Publication information
- Publisher: Vertigo
- Schedule: Monthly
- Format: Ongoing series
- Genre: Horror
- Publication date: October 2015 – June 2016
- No. of issues: 9

Creative team
- Created by: Lauren Beukes Dale Halvorsen Ryan Kelly
- Written by: Lauren Beukes Dale Halvorsen
- Artist: Ryan Kelly
- Letterer: Clem Robins
- Colourist: Eva de la Cruz
- Editor(s): Rowena Yow Shelly Bond

= Survivors' Club =

Comic

Survivors' Club is a comic book series created by writers Lauren Beukes and Dale Halvorsen, and artist Ryan Kelly, published by the Vertigo imprint of DC Comics, beginning in 2015. The series is set in a world where the archetypal characters from 1980s horror movies are real.

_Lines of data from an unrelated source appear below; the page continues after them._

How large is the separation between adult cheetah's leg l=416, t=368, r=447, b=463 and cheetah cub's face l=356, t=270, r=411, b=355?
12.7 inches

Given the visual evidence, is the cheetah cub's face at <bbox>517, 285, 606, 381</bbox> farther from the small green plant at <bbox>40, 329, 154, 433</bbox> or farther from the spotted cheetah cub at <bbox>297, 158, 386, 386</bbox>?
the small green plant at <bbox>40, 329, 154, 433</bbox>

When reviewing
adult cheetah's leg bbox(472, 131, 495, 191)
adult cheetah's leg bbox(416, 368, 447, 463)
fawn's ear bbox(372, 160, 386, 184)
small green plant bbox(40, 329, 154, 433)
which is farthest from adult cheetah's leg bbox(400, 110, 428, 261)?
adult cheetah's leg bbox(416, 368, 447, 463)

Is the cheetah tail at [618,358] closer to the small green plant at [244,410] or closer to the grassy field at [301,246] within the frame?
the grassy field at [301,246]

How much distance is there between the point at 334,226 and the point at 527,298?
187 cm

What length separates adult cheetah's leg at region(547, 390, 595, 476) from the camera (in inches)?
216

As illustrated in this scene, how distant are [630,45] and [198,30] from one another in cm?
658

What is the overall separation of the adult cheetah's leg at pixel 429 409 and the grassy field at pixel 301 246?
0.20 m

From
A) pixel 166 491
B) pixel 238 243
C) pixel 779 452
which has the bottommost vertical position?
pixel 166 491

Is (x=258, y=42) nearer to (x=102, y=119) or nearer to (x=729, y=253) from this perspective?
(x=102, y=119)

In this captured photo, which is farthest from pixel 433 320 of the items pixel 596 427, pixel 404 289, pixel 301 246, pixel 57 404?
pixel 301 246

The titular "Survivors' Club" is made up of those would-be victims who managed to escape. The series ran monthly for nine issues until 2016.

== Publication history ==
The first issue of Survivors' Club was released by Vertigo Comics, an imprint of DC Comics, in October 2015. The series ran for nine issues until June 2016. The complete series was compiled as a graphic novel, which was released in September 2016.

== Characters ==
- Chenzira Moleko
- Teo Reyes
- Kiri Nomura
- Simon Wickman
- Alice Taylor-Newsome
- Harvey Lisker

== Canceled television adaptation ==
In November 2018, a television series based on Survivors' Club was in development at The CW from Warner Bros. Television. Jared Frieder and Len Goldstein were attached to the potential drama series as executive producers, with the former also set to write the pilot script. The longline for the project read:

"In a world where horror franchise monsters are real, twins Jason and Jennifer barely survived a demonic childhood possession that claimed their mother's life and fractured their bond. Ten years later, when a new evil force awakens, the siblings join forces with other teen survivors to combat the literal and metaphorical monsters that haunt them".

The script was not picked up to pilot by The CW for the 2019–2020 television season and no further development updates have been announced.